NEW YORK: Stocks on global indexes rose sharply on Tuesday (Jun 21), with major US stock indexes each ending up more than 2 per cent following a recent selloff, while the Japanese yen fell against the US dollar to its lowest level since October 1998.
Wall Street climbed as participants returned from a long weekend, with investors buying up shares of mega-cap growth and energy companies hit last week by global economic worries.
Energy shares climbed along with oil prices. Oil gained on high summer fuel demand.
"After back-to-back weeks of 5 per cent declines, you've pushed the ball under the water far enough now that we're getting a bounce," said Paul Nolte, portfolio manager at Kingsview Investment Management in Chicago.
But, Nolte said, "interest rates are still going higher. Oil is still going higher."

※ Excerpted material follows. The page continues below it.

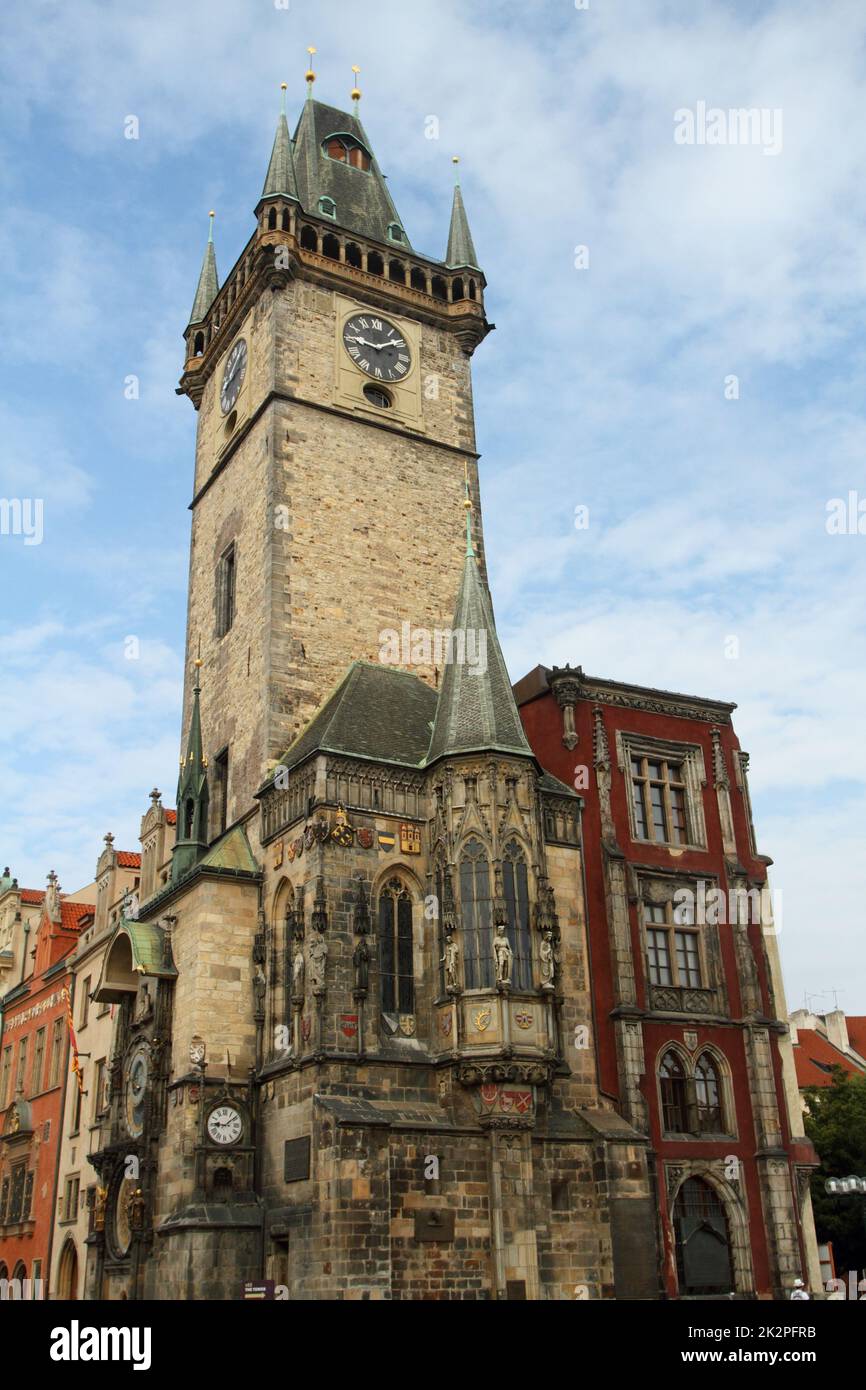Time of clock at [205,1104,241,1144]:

Expectations of interest rate hikes from major central banks and worries about a global recession have kept investors on edge. Central banks are expected to tighten policy to combat high inflation.
The Dow Jones Industrial Average rose 641.47 points, or 2.15 per cent, to 30,530.25, the S&P 500 gained 89.95 points, or 2.45 per cent, to 3,764.79 and the Nasdaq Composite added 270.95 points, or 2.51 per cent, to 11,069.30.
The pan-European STOXX 600 index rose 0.35 per cent and MSCI's gauge of stocks across the globe gained 1.83 per cent.
US Treasury yields were higher as the risk-off mode that weighed on US markets last week took a breather.
Benchmark 10-year yields were at 3.31 per cent, up from their 3.24 per cent close at the end of last week.
All eyes are now on Fed Chair Jerome Powell's testimony to the Senate Banking Committee on Wednesday for clues on rates.
Goldman Sachs has said it now thinks there is a 30 per cent chance of the US economy tipping into a recession over the next year, up from its previous forecast of 15 per cent.
In the foreign exchange market, the Japanese yen plunged against the US dollar to 136.33 per dollar.
Japanese Prime Minister Fumio Kishida said the central bank should maintain its current ultra-loose monetary policy. This makes it an outlier among other major central banks.
Brent crude futures rose 52 cents, or 0.5 per cent, to settle at $114.65 a barrel. The U.S. West Texas Intermediate (WTI) crude contract for July expired on Tuesday, closing at $110.65, with a gain of US$1.09, or 1 per cent. The more active August contract was up US$1.53 at US$109.52.
Spot gold dropped 0.3 per cent to US$1,832.27 an ounce.